The housing market has now bottomed out, and Americans are buying homes again
Stock Market2 min read
  • After seven months of declines, home prices rose 0.8% in February, CoreLogic said.
  • That's double their increase historically, indicating prices have bottomed out in most markets.

The US housing market has now bottomed out, and Americans are piling back into the home-buying market once again, according to CoreLogic.

Following seven consecutive months of declines, the CoreLogic Home Price Index showed a 0.8% rise in February from January. On an annual basis, home prices in February increased by 4.4%, per CoreLogic data.

To be sure, there is a regional split in the housing market, with declines in the West and gains in the South and Southeast, Selma Hepp, chief economist for CoreLogic, wrote in a statement last week.

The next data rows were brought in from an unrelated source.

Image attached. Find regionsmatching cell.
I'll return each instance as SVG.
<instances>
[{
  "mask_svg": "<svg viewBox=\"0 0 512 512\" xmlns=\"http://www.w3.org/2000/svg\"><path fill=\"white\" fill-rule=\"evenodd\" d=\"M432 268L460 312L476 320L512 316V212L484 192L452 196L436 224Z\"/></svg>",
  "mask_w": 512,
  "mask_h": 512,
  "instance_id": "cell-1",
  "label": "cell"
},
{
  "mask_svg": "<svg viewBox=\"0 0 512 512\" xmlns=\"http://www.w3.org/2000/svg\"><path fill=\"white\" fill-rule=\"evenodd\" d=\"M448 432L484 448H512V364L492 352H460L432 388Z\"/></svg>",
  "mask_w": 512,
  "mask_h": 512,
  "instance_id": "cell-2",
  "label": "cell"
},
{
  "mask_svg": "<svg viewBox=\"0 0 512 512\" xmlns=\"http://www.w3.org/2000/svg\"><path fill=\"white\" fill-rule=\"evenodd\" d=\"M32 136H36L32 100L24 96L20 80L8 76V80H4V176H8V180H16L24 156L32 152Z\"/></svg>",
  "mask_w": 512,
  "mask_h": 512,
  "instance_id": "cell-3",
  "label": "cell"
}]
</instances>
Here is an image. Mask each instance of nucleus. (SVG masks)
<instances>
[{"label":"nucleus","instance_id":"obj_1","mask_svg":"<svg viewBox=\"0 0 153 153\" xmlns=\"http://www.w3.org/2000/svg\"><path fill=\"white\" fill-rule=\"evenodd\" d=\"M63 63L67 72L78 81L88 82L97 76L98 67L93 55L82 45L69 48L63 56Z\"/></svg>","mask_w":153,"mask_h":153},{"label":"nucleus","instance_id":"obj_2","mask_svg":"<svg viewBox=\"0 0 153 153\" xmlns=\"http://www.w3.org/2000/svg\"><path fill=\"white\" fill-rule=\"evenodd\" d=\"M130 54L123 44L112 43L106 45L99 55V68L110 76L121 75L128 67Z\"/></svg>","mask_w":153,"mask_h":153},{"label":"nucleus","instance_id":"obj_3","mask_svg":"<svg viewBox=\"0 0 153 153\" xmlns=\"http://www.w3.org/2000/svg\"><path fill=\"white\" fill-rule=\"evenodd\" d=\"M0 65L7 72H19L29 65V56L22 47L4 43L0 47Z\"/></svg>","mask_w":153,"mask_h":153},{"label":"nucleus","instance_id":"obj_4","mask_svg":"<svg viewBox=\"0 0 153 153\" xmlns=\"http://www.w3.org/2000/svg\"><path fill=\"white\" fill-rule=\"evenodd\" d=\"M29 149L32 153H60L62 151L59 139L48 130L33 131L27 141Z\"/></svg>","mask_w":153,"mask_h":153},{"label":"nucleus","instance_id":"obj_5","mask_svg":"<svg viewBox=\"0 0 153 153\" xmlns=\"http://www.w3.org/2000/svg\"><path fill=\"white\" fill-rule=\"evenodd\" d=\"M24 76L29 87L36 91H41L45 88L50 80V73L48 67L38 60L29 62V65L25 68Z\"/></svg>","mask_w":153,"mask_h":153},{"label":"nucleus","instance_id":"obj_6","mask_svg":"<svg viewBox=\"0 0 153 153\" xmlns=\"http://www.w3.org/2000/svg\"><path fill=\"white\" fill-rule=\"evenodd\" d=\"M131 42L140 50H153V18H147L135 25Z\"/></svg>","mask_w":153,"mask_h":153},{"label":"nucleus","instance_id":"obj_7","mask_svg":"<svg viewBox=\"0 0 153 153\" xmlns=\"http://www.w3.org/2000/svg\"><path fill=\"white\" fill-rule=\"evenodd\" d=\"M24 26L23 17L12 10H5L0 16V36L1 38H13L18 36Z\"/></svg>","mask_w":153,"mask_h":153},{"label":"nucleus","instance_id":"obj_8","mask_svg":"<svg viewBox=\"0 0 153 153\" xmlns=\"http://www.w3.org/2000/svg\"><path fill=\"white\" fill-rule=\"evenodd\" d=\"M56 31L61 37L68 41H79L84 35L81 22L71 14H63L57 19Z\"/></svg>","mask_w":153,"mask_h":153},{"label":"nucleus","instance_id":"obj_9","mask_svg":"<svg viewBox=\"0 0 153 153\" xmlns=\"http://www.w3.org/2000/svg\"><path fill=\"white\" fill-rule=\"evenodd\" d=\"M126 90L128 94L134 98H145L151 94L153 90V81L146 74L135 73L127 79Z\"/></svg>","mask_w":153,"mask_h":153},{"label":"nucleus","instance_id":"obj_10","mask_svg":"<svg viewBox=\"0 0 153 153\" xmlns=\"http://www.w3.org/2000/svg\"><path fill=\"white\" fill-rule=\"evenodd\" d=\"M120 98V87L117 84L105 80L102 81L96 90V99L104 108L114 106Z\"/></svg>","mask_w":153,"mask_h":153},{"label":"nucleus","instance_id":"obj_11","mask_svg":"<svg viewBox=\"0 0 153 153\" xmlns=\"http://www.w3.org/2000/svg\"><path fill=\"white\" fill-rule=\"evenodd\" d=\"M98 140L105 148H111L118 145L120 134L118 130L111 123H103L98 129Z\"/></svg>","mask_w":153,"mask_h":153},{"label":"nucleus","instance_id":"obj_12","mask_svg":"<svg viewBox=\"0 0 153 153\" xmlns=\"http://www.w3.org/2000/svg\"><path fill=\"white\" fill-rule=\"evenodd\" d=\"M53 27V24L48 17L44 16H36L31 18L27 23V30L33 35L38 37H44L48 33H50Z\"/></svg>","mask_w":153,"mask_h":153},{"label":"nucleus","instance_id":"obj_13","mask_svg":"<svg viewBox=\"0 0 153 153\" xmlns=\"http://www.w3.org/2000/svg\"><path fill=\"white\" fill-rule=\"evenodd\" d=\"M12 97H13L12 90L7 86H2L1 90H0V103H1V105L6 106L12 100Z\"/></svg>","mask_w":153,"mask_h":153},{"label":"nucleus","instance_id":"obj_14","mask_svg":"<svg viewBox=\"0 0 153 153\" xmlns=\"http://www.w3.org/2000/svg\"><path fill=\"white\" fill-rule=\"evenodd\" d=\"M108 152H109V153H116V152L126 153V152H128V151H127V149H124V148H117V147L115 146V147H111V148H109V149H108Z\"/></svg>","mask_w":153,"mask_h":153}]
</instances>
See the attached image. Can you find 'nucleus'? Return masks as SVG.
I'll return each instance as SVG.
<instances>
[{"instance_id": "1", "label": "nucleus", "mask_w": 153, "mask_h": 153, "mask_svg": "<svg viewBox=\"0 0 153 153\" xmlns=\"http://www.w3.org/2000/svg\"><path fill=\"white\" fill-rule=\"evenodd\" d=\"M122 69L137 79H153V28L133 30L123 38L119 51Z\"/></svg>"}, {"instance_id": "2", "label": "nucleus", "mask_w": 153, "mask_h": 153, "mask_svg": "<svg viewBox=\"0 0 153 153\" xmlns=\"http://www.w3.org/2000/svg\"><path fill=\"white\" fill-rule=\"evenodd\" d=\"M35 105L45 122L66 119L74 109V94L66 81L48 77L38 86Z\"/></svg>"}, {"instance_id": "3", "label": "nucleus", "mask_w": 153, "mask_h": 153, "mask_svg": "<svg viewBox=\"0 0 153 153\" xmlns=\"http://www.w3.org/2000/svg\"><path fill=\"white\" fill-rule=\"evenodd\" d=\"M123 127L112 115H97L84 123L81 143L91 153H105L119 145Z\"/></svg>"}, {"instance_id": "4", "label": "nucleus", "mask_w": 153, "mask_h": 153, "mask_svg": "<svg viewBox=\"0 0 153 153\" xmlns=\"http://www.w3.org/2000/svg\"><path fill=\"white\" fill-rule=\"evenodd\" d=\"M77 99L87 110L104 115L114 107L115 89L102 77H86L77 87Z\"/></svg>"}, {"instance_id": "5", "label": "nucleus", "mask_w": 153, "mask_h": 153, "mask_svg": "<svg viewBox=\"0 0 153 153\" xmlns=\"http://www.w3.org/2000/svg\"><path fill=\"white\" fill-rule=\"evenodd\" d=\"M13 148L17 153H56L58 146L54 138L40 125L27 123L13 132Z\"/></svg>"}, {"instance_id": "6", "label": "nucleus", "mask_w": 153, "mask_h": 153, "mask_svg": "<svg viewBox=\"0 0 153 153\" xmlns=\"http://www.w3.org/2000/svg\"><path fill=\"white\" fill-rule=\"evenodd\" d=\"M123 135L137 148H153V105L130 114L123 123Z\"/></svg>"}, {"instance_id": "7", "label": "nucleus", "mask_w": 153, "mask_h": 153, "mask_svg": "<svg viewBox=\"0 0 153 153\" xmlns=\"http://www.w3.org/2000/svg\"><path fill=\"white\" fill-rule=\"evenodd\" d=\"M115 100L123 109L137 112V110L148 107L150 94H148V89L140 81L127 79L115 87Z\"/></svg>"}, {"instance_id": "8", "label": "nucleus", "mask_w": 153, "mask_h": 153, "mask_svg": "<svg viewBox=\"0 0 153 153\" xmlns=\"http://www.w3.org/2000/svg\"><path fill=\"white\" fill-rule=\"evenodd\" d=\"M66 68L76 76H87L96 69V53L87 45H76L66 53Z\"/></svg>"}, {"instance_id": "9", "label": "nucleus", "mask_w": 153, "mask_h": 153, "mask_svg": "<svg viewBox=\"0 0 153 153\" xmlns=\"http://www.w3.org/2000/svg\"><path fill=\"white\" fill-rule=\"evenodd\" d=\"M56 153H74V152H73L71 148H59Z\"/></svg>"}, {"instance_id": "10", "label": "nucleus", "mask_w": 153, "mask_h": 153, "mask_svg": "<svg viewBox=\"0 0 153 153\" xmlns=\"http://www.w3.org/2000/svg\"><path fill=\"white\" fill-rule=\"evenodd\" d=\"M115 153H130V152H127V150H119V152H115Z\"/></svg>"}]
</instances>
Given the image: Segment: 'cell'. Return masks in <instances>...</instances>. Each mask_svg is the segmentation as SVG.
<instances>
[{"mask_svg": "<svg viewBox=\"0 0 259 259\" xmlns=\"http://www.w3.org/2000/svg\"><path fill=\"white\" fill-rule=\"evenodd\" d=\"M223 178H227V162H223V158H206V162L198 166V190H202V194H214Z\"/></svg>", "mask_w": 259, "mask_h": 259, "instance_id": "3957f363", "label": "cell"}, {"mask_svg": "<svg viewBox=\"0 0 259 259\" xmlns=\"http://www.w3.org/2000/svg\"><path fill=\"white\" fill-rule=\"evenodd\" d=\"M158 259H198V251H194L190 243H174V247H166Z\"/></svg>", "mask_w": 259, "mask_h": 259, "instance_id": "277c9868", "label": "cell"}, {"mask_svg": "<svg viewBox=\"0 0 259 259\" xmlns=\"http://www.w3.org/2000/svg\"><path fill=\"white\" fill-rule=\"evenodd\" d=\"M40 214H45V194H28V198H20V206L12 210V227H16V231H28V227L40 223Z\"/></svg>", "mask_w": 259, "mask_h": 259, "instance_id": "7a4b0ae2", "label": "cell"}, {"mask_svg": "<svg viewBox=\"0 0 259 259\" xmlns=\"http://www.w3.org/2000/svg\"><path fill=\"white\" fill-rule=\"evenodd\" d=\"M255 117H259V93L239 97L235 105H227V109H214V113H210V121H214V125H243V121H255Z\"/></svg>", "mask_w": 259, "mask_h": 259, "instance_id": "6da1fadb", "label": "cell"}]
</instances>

"But while housing market challenges remain, particularly in light of mortgage rate volatility and the ongoing banking turmoil, pent-up homebuyer demand is responding favorably to lower rates in many markets," she added.

"This trend holds true even in the West, leading to a solid monthly gain in home prices in February. US home prices rose by 0.8% in February, double the month-over-month increase historically seen and indicating that prices in most markets have already bottomed out."

For March, CoreLogic anticipates that home prices will climbed 0.2% month over month, and then for February 2024 the firm expects a year-over-year increase of 3.7%. By comparison, home prices have seen annual gains of 4.6% for roughly three decades.

But CoreLogic's view of the housing market bottom is not a consensus. Both Fannie Mae and Moody's Analytics anticipate home prices to dip in 2023.

The divergent outlooks for home prices follow nine consecutive interest rate hikes from the Federal Reserve dating back to last year, which has raised borrowing costs and interest rate volatility across the country. Still, the average 30-year fixed rate has fallen to about 6.30% after topping 7% last year.

A New York Fed survey in March found that Americans haven't been this gloomy about the year-ahead housing market since 2014. Survey respondents reported they expect home prices to grow 2.6% in the next 12 months. That's down from 7% a year ago.

Meanwhile, in the apartment sector, demand eased through the first quarter of 2023, according to Moody's, and rent prices declined while vacancies ticked higher by the steepest margin in two years.